> SUPPLIED TEXT
Minimize Functional Hierarchies in Agile Software Development
TLDR: Each functional hierarchy costs you agility at the square of total count, and there is a lot of functions in agile devops software development.
1. Overview
Over the last 20 years, the software development industry has faced two independent, similar but sometimes conflicting revolutions fundamentally about bringing together different functional expertises (“functions”) together to collaboratively rapidly iterate via tighter feedback loops -
- the Agile¹ movement embracing cross-functional teams taking an iterative approach to delivery
- the Devops movement pulling together software development and operations functions into to improve addressing operational issues by fixing core software.
Out of this union comes two questions around organizational structure:
- How to structure the organization around functions who are important to the development and operation of software, but lack the technical expertise to be part of a devops team?
- For those functions within the development and operation of software, how to structure the different software and systems engineering specialties?
Today, there is no de-facto standard across companies or even within companies across functions. Steven Sinofsky has the state of the art writeup of tradeoffs for software development, but as it is based on his experience in Windows and Office which were neither devops nor agile, not all of it carries over for those doing both. Thus, in the rest of this document I attempt to lay a specific proposal for companies (going forward “agile software development” companies”) who seek to get the best of both worlds.
2. Organizational Structures Background
There is a large amount of literature on tradeoffs of different organizational structures of companies. One of the important distinctions is whether the structure is Divisional, Functional or Matrixed (with divisional sometimes called “Unit”). Note some literature talks about these as being absolutes at the company level, yet most companies are blended in implementation, depending on the specific function.
Most agile software development companies follow a functional structure for functions significantly removed from the creation and operation of software. That is functions like Legal, Finance, HR, and Sales are all hierarchies that report up to the CEO. Now a caveat for massive companies is some of these are broken to the mega-divisional level (say AWS having its own Finance org) — essentially though this is just treating the mega-division as a sub-company.
Caveat aside, because these functions are predictable and well regulated in what their outputs are relative to what is needed by other functions, them having a functional hierarchical structure is widely viewed as the best option. So as an example, while many people may wish their company’s legal team was more rapid to respond to requests, that is different to company’s needing their legal organization to be more agile in iterating with other functions to solve large complex problems.

> DATA SECTION

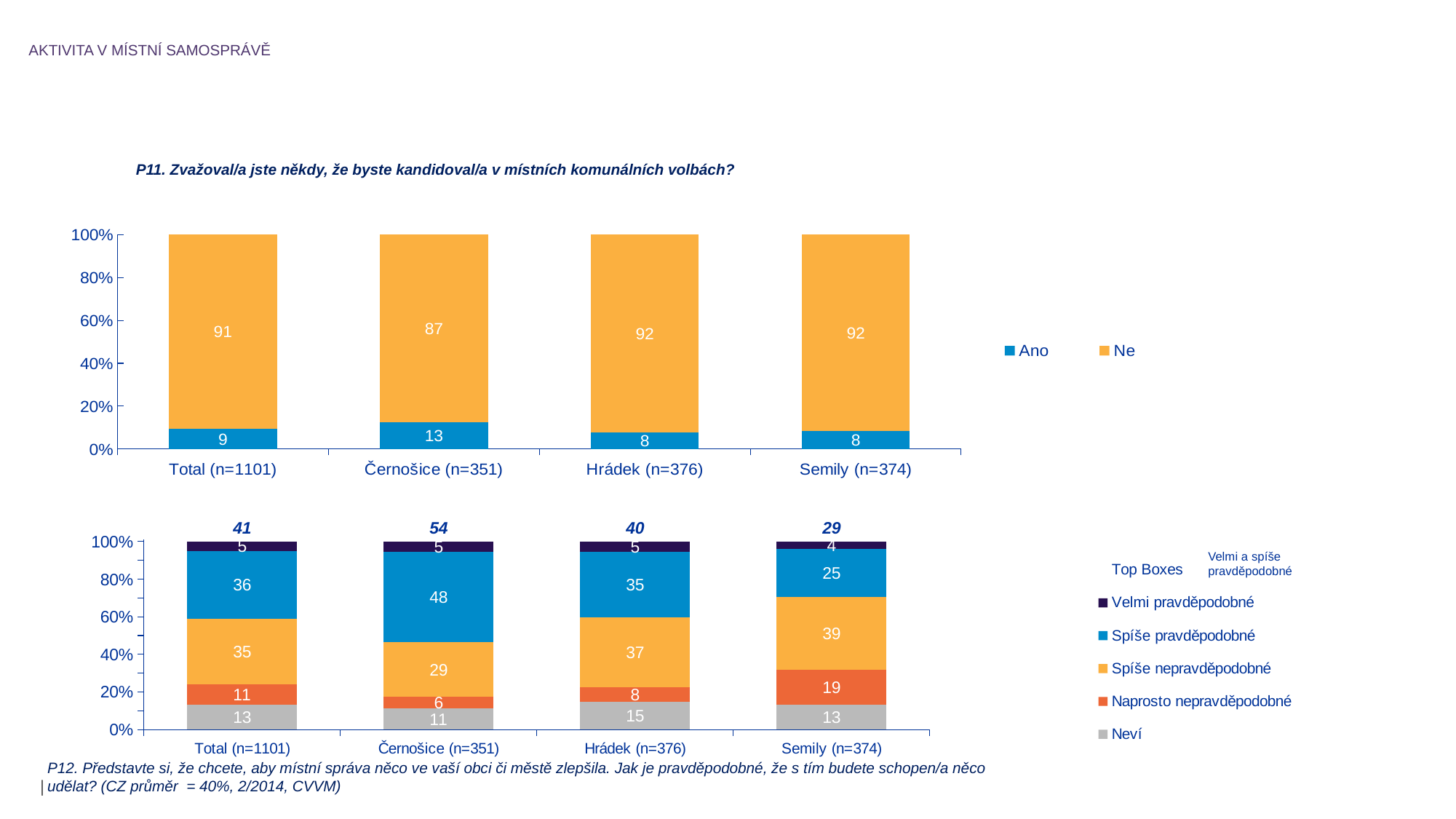
In the top chart (P11), what is the value of "Ne" for Total (n=1101)? 91 In the top chart (P11), how many series does the legend list? 2 In the bottom chart (P12), what is the value of "Spíše pravděpodobné" for Černošice (n=351)? 48 In the top chart (P11), what is the difference between the "Ne" values for Hrádek (n=376) and Černošice (n=351)? 5 In the bottom chart (P12), is the "Neví" value larger for Hrádek (n=376) or for Černošice (n=351)? Hrádek (n=376) In the top chart (P11), what is the value of "Ano" for Černošice (n=351)? 13 What type of chart is the bottom chart (P12)? Stacked bar chart In the bottom chart (P12), what is the value of "Naprosto nepravděpodobné" for Semily (n=374)? 19 In the bottom chart (P12), which category has the lowest "Spíše pravděpodobné" value? Semily (n=374) In the bottom chart (P12), how many series does the legend list? 5 In the bottom chart (P12), what is the Top Boxes value shown above the bar for Černošice (n=351)? 54 In the top chart (P11), which category has the highest "Ano" value? Černošice (n=351)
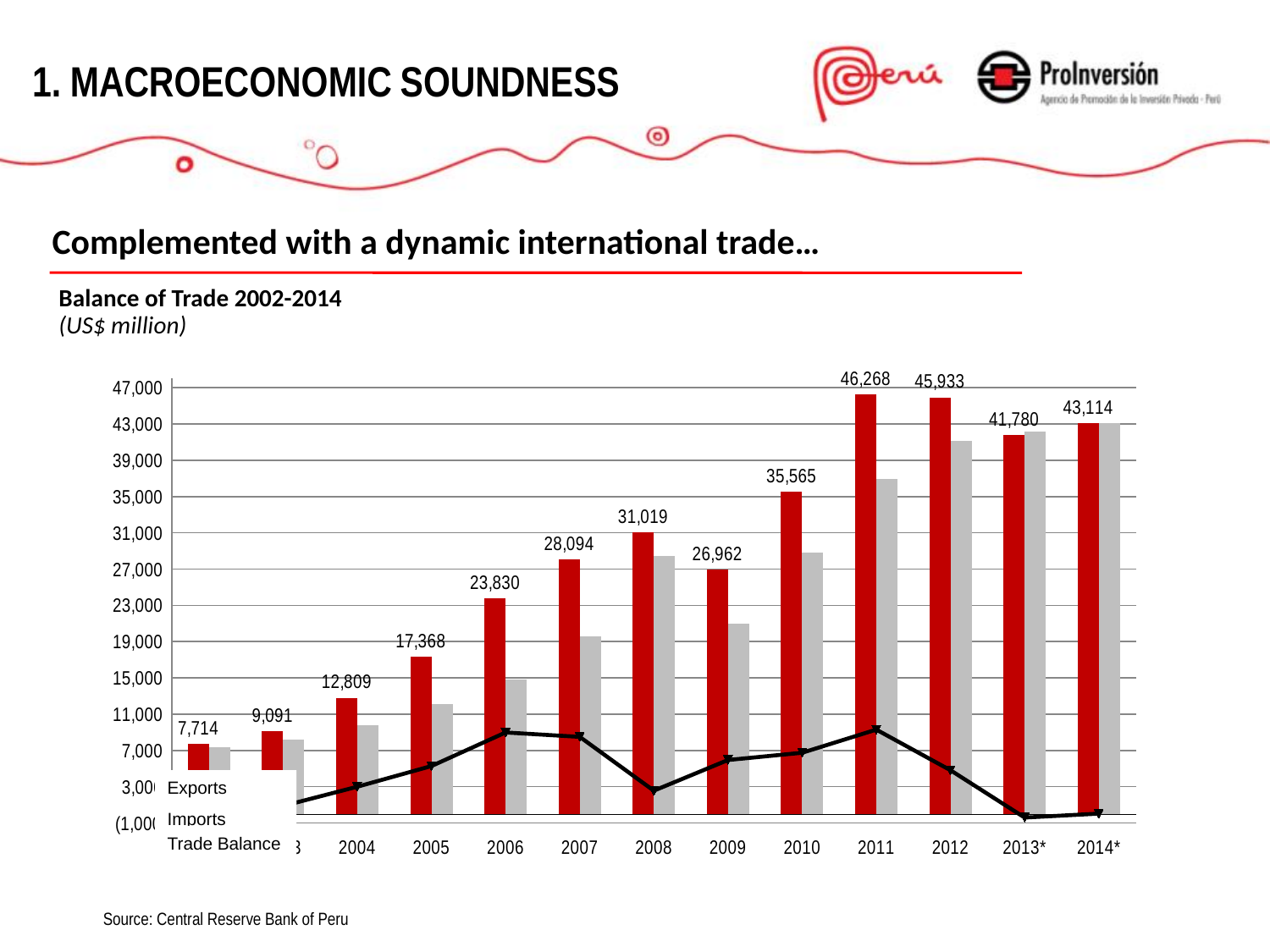
Is the value of Imports in 2010 greater or less than 31,000? less What is the value of Exports in 2010? 35,565 In which year are Exports highest? 2011 How many series does the legend list? 3 What is the difference between Exports in 2011 and Exports in 2012? 335 In what unit are the values on the chart expressed? US$ million Do Exports rise or fall from 2004 to 2008? rise What is the value of Exports in 2014*? 43,114 Which year has higher Exports, 2008 or 2009? 2008 By how much do Exports in 2014* exceed Exports in 2013*? 1,334 In 2011, which is larger, Exports or Imports? Exports What is the value of Exports in 2006? 23,830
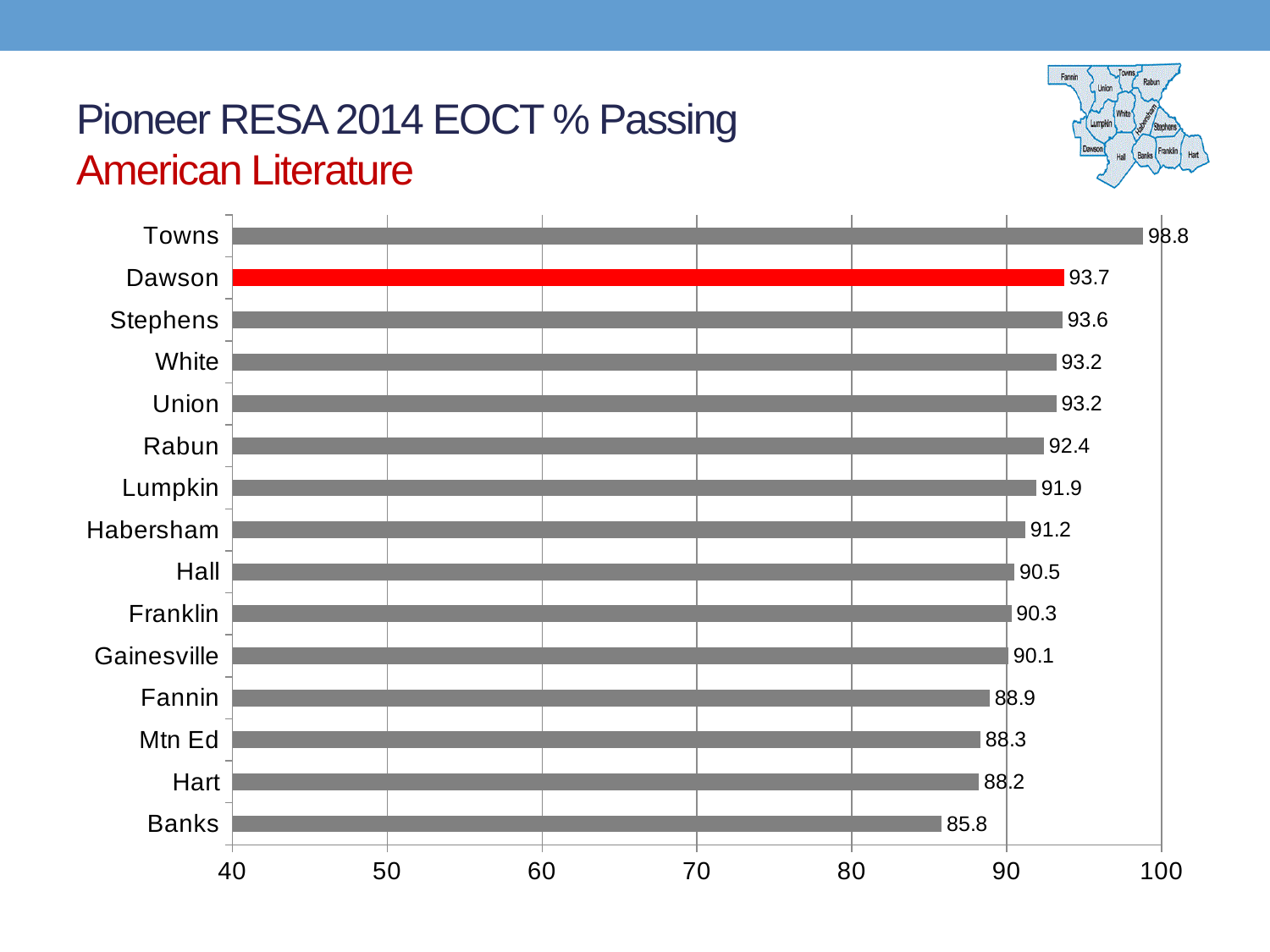
What is the % passing value for Habersham? 91.2 Which has a higher % passing, Rabun or Fannin? Rabun Is the value for Mtn Ed greater or less than 90? less What is the difference between the values for Towns and Dawson? 5.1 What is the % passing value for Dawson? 93.7 Which district has the highest % passing? Towns What kind of chart is shown on the slide? bar chart What is the % passing value for Banks? 85.8 What is the difference between the values for Hall and Banks? 4.7 How many districts are shown in the chart? 15 Which district has the lowest % passing? Banks Which district's bar is highlighted in red? Dawson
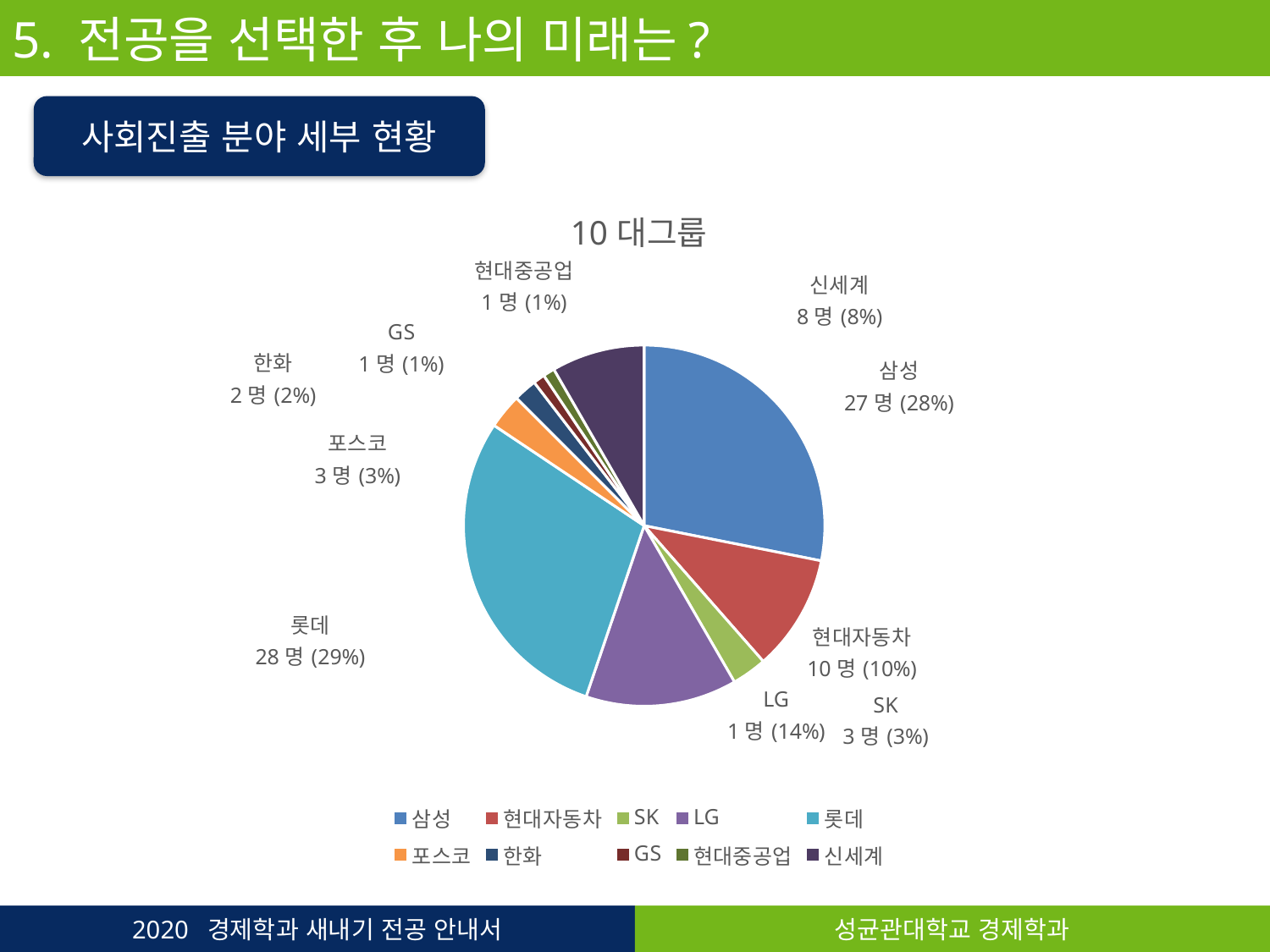
How many entries does the legend list? 10 Which is larger, the 포스코 slice or the 한화 slice? 포스코 How many people are in the 삼성 slice? 27 명 What is the title of the chart? 10 대그룹 What kind of chart is shown on the slide? pie chart What percentage share does 현대자동차 have? 10% How many slices does the pie chart have? 10 What percentage share does LG have? 14% What percentage share does 신세계 have? 8% Which group has the largest slice? 롯데 How many people are in the 롯데 slice? 28 명 What is the difference in number of people between 삼성 and 현대자동차? 17 명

> USING THE INFORMATION
a) In the piece on functional hierarchies in agile software development, which functions are named as hierarchies that report up to the CEO?
b) Please carry on the piece about functional hierarchies in agile software development, picking up right after its last sentence.

> EXPECTED RESPONSES
a) Legal, Finance, HR, and Sales.

b)
All of that is in contrast to the roles involved in developing and operating software. The functional specialties here are diverse: Product Management, Program Management, Design, Usability, Support, Operations, Data Science, Security Engineering, Software Engineering. The last itself has many sub-functions which large company’s treat as specialist functions, for example: Front End Engineering, Distributed Systems Engineering, Systems Engineering, Reliability Engineering, Data Engineering, Systems Software Engineering. Across both lists, complex coordination between individuals across functions is very important for success of a project/product, and so highly functional parallel management orgs do not work. On the flip side a lot of cross-system, cross-teams and often cross-product communication within function is necessary as well, so pure divisional structures do not work either.
Appearing in the 70’s and 80’s, one solution proposed to this for technology companies is matrixed management, where functional specialties have a management tree (under “functional management”), and then that matrixed into a project tree (under “project/program management”). This was first used at NASA, Andy Grove implemented it at Intel (as documented in High Output Management), and it is still in place today at companies such as Qualcomm. Those are all notable successes, and I am sure it is still used today at many more companies where physical manufacturing is an important part of the innovative process. Still it has had its failures, for example Nokia. That article is well worth reading as it highlights both the particular failure but also makes a meta-statement about matrix-management — the structure itself is heavyweight to implement at scale. And so while for large, unagile, slowly iterative technology industries with manufacturing overheads the structure can make sense, for an industry that has embraced iterative release like agile software development, all that structure seems a burden. Indeed the only company I know who have documented trying, Spotify, admits it was a failure mostly due to the overheads of the management structure.
3. Common Structure in Agile Software Development
The last section raises, what do agile software development organizations do? Here most companies start with a core software-development function splitting itself into a divisional hierarchy along the lines of the technical architecture²:
- Division (say under a VP)
- Product Group (say under a Director)
- Product (say under a Manager)
- Component/service (say under a Team Lead)
Then for the other functions, you see three options:
Cross-Functional — individuals in a specific function are cross-functionally placed into core software development teams. For example, a Front End Engineer or Reliability Engineer on a team of Backend Software Engineers working on an Alerting product.
Mini-Matrix — They have functional teams, but any single team is pushed down to the lowest level of the core hierarchy that supports their mandate in terms of cross-functional collaboration, which allows the “matrix” aspect to be kept informal. For example, a team of 5 front end engineers under a Director, 2 work on an Alerting product, 2 work on a SLO product, and 2 works on an Incident App product, each of those 3 products having their own backend development teams of 5–6 people. Or even a company-wide Architecture team, time slicing their functional expertise across all teams in the company.
Functional Hierarchy — Functional teams are formed into a nested and parallel hierarchy reporting somewhere up in the core hierarchy. For example, a Front End org, or a Reliability org, reporting to a VP, SVP, or sometimes even the CEO.
As stated in the intro, beyond this what any company chooses tends to be unique to both the functions and the company’s mission (and organizational debt³ in light of mission).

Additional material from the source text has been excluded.